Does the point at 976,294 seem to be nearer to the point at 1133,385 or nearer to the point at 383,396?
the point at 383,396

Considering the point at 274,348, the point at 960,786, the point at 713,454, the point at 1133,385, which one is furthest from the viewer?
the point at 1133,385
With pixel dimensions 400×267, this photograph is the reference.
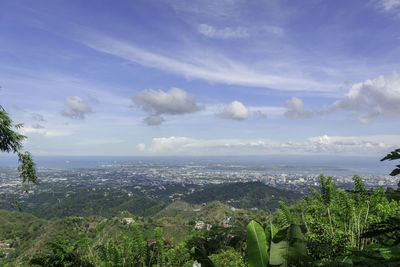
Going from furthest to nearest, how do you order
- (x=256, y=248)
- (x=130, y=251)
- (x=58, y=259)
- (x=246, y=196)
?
(x=246, y=196)
(x=130, y=251)
(x=58, y=259)
(x=256, y=248)

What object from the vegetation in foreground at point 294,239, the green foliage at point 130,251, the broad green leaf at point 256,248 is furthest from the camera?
the green foliage at point 130,251

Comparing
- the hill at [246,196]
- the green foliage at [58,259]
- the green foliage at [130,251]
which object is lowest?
the hill at [246,196]

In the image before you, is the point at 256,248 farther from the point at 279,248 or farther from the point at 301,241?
the point at 301,241

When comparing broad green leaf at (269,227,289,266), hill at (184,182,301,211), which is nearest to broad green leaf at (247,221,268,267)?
broad green leaf at (269,227,289,266)

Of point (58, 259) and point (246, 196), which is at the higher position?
point (58, 259)

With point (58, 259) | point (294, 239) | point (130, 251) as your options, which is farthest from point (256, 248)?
point (130, 251)

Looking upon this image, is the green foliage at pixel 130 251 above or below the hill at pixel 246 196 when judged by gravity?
above

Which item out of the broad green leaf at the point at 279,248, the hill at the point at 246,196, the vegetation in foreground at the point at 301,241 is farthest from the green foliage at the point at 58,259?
the hill at the point at 246,196

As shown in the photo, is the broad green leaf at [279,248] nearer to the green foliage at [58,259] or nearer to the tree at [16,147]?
the green foliage at [58,259]

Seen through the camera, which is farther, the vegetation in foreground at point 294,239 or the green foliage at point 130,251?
the green foliage at point 130,251

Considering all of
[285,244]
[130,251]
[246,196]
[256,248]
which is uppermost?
[285,244]
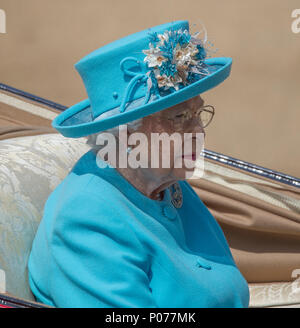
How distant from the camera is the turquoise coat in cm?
134

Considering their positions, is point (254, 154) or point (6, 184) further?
point (254, 154)

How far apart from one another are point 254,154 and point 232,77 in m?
0.55

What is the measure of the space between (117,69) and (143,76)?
7 centimetres

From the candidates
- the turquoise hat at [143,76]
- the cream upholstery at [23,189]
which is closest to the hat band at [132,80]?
the turquoise hat at [143,76]

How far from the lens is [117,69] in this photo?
4.65 feet

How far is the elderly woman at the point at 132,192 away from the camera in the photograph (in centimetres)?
135

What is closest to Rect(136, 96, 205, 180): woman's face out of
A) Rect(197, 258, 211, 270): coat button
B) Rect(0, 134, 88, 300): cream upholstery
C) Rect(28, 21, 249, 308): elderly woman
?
Rect(28, 21, 249, 308): elderly woman

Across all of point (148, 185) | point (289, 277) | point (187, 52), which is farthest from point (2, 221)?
point (289, 277)

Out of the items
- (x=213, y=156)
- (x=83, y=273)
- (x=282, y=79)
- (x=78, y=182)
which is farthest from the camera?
(x=282, y=79)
════════════════
_PROBLEM DESCRIPTION:_
Can you format all of the data above as a JSON list of strings, one string per line, with blank lines left out? Leave the pictures out of your answer.

_SOLUTION TO THIS PROBLEM:_
[
  "Does the point at 976,294 seem to be nearer to the point at 1133,385 or nearer to the point at 383,396?",
  "the point at 383,396",
  "Considering the point at 274,348, the point at 960,786, the point at 713,454, the point at 1133,385, which one is furthest from the viewer?",
  "the point at 1133,385",
  "With pixel dimensions 400×267, this photograph is the reference.",
  "Going from furthest to nearest, how do you order",
  "- (x=256, y=248)",
  "- (x=130, y=251)",
  "- (x=58, y=259)",
  "- (x=246, y=196)",
  "?",
  "(x=246, y=196)",
  "(x=130, y=251)",
  "(x=58, y=259)",
  "(x=256, y=248)",
  "What object from the vegetation in foreground at point 294,239, the green foliage at point 130,251, the broad green leaf at point 256,248 is furthest from the camera?",
  "the green foliage at point 130,251",
  "Comparing",
  "- the hill at [246,196]",
  "- the green foliage at [58,259]",
  "- the green foliage at [130,251]",
  "which object is lowest?",
  "the hill at [246,196]",
  "In the image before you, is the point at 256,248 farther from the point at 279,248 or farther from the point at 301,241?",
  "the point at 301,241",
  "When comparing broad green leaf at (269,227,289,266), hill at (184,182,301,211), which is nearest to broad green leaf at (247,221,268,267)?",
  "broad green leaf at (269,227,289,266)",
  "Of point (58, 259) and point (246, 196), which is at the higher position?",
  "point (58, 259)",
  "With point (58, 259) | point (294, 239) | point (130, 251) as your options, which is farthest from point (256, 248)?",
  "point (130, 251)",
  "Looking upon this image, is the green foliage at pixel 130 251 above or below the hill at pixel 246 196 when judged by gravity?",
  "above",
  "Which item out of the broad green leaf at the point at 279,248, the hill at the point at 246,196, the vegetation in foreground at the point at 301,241 is farthest from the green foliage at the point at 58,259?",
  "the hill at the point at 246,196",
  "As shown in the photo, is the broad green leaf at [279,248] nearer to the green foliage at [58,259] or nearer to the tree at [16,147]?",
  "the green foliage at [58,259]",
  "Seen through the camera, which is farther, the vegetation in foreground at point 294,239 or the green foliage at point 130,251?",
  "the green foliage at point 130,251",
  "Considering all of",
  "[285,244]",
  "[130,251]",
  "[246,196]",
  "[256,248]",
  "which is uppermost?",
  "[285,244]",
  "How distant from the camera is the turquoise coat in cm?",
  "134",
  "Considering their positions, is point (254, 154) or point (6, 184) further?",
  "point (254, 154)",
  "How far apart from one another are point 254,154 and point 232,77 in m?",
  "0.55",
  "What is the measure of the space between (117,69) and (143,76)?",
  "7 centimetres",
  "From the candidates",
  "- the turquoise hat at [143,76]",
  "- the cream upholstery at [23,189]",
  "which is closest to the hat band at [132,80]?",
  "the turquoise hat at [143,76]",
  "How far from the lens is [117,69] in this photo?",
  "4.65 feet",
  "How far is the elderly woman at the point at 132,192 away from the camera in the photograph (in centimetres)?",
  "135",
  "What is closest to Rect(136, 96, 205, 180): woman's face out of",
  "A) Rect(197, 258, 211, 270): coat button",
  "B) Rect(0, 134, 88, 300): cream upholstery",
  "C) Rect(28, 21, 249, 308): elderly woman",
  "?",
  "Rect(28, 21, 249, 308): elderly woman",
  "Across all of point (148, 185) | point (289, 277) | point (187, 52), which is farthest from point (2, 221)?",
  "point (289, 277)",
  "Out of the items",
  "- (x=213, y=156)",
  "- (x=83, y=273)",
  "- (x=282, y=79)",
  "- (x=78, y=182)",
  "which is farthest from the camera?",
  "(x=282, y=79)"
]